A survey will turn up the owner once the proertyline is extablished, YOu may
want to have an arborits look at the health of the tree. They can last for
many years, but eventually it will die and come down. Worth checking into
if its demise will cause problems.


I told the realtor we wouldn't be pursuing the sale. How often, when
you turn on the evening news after a severe storm, do you see "ASH tree
topples in fierce wind?" It's always some major community tree, or at
least a major tree. The realtor showed no interest whatsoever in
establishing whose land the tree belongs to; it was all my work.

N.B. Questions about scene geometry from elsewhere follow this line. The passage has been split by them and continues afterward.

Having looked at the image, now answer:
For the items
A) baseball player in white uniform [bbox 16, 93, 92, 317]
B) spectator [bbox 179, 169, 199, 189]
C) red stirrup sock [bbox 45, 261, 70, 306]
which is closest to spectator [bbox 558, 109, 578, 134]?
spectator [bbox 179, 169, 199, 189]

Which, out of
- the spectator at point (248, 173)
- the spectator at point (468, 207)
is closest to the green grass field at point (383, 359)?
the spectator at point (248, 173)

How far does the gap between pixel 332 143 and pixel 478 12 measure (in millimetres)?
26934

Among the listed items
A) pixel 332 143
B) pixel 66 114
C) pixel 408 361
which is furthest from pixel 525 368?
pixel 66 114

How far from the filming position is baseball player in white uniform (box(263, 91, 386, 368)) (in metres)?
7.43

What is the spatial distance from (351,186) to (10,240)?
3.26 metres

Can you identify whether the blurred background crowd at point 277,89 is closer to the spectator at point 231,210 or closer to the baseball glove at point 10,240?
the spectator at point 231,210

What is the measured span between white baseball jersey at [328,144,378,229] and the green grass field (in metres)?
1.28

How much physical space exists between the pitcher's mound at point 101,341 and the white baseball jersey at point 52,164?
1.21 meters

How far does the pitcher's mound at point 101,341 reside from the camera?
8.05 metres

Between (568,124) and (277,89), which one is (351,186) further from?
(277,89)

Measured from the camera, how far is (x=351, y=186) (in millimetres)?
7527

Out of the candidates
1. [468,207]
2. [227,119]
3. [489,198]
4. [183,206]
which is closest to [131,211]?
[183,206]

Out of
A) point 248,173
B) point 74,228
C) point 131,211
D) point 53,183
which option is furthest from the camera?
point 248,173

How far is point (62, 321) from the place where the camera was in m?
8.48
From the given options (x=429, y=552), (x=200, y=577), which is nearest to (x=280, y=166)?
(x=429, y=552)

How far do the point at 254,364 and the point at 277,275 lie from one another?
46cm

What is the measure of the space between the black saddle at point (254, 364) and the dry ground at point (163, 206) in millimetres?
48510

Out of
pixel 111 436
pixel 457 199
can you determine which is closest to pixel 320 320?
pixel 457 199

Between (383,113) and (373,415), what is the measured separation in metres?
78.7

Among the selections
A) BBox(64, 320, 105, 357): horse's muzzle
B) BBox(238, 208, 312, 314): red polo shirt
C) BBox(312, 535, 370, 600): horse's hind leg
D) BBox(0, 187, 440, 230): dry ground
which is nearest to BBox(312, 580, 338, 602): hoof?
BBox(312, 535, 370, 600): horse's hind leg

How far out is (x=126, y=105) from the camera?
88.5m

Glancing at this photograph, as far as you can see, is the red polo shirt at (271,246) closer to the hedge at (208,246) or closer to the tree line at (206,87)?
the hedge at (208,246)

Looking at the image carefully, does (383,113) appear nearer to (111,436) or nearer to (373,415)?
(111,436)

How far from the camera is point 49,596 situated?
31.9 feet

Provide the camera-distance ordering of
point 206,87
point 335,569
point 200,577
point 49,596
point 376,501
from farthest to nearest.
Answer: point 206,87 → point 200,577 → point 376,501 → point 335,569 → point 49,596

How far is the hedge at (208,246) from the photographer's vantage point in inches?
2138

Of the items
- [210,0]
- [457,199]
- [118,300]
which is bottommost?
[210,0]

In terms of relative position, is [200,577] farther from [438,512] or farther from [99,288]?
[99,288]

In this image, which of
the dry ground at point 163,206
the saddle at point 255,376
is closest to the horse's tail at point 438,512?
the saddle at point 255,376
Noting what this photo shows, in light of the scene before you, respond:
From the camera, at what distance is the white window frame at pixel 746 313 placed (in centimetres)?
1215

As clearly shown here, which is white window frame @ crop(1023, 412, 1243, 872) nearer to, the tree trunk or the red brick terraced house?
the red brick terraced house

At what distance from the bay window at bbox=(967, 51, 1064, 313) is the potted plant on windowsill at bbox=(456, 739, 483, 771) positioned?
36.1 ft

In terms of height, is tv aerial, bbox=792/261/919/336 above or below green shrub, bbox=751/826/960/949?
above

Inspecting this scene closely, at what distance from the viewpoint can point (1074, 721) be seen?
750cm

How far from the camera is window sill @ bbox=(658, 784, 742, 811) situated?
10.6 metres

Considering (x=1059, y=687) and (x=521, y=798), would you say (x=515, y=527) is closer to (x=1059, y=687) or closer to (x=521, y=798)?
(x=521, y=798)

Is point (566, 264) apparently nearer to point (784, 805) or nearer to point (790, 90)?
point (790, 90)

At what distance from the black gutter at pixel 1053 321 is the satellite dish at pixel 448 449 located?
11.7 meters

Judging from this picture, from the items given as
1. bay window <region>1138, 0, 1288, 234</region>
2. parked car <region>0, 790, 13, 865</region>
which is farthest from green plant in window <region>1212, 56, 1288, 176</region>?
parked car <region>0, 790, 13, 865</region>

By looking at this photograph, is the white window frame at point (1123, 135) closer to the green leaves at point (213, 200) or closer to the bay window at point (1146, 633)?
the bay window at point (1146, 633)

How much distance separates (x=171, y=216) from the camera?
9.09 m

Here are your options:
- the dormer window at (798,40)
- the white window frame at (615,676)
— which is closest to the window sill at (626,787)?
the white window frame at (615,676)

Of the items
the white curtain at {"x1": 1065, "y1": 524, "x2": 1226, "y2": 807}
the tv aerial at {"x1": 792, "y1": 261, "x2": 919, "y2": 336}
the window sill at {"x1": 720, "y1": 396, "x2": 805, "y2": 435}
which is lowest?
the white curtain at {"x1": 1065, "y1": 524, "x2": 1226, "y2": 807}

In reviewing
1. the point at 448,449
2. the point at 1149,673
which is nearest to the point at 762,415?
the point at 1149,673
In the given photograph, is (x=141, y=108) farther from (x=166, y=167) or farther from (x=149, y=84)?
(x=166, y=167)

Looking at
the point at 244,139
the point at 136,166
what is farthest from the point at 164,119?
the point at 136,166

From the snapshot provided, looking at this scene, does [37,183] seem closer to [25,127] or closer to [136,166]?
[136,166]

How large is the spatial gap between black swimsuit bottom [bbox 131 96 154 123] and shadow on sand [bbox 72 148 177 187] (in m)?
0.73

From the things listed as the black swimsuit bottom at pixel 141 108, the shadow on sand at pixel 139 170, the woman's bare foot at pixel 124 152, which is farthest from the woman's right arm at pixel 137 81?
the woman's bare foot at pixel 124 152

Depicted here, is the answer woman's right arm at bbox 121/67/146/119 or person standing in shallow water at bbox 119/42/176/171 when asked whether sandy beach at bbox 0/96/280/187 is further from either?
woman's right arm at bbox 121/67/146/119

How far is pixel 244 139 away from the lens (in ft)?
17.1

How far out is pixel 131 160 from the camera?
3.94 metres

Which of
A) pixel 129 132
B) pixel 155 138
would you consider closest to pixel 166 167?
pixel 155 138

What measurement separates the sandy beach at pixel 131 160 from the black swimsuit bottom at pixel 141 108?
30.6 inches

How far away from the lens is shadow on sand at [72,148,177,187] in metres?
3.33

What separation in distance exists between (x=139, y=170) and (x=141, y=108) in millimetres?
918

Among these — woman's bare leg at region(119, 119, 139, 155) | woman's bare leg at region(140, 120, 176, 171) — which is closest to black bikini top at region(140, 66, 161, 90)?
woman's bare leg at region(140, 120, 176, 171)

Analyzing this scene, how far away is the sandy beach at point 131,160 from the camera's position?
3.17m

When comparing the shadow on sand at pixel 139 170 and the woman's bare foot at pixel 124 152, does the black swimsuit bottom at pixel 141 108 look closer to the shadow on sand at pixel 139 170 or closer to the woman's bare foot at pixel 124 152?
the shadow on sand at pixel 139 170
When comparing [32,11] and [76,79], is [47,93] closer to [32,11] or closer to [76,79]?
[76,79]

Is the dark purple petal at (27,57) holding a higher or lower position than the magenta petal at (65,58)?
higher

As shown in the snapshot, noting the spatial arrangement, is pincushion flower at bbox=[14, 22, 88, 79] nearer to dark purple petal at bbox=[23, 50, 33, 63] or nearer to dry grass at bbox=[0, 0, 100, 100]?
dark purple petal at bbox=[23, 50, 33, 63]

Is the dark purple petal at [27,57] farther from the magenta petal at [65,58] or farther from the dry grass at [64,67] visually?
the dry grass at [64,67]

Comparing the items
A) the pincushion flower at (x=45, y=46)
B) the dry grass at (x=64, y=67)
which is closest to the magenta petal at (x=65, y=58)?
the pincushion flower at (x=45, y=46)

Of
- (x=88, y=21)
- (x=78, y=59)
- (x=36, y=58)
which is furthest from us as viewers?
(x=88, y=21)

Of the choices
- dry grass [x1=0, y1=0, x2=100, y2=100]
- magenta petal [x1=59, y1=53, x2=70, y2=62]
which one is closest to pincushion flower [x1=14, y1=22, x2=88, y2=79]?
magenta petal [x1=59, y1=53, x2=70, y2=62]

So I told her that what I was going to offer was so low, the seller
wouldn't accept. Heck, why should it always be MY job to go check the
tax maps at the courthouse or do reverse phone look-ups in a
prospective neighborhood and ask the neighbors to dish on a property (I
*always* identify myself, apologize in advance if the call offends
them, and promise not to call back if they don't wish to talk)? I do
all this only because realtors work only for themselves. I realize a
sale under 100K is beneath their contempt, but some people in this
great land actually do buy and live in homes under 100K, and they have
property concerns and maintenance issues the same as all the Carleton
Sheets of this world.

Not knowing your abilities and time you can devote, it is hard to say.
Sounds like a fairly major renovation is in order, especially if the plaster
is damaged by the mold or whatever it is. From what you have describe, two
years and $25000 is not out of the question. There are those that enjoy
that work others loath it.


This is why I post here, Edwin. It's not as if I'm so stupid I don't
know in advance a particular low-cost home won't end up costing an arm
and two legs. After renovating--TOTALLY--two entire homes in my
lifetime, and almost losing my head (I mean really losing my actual
head) in the process, at the age of 50 I'm getting pooped. I post here
to get infatuations about pretty properties, that *young* people might
turn into castles, bring me back to reality.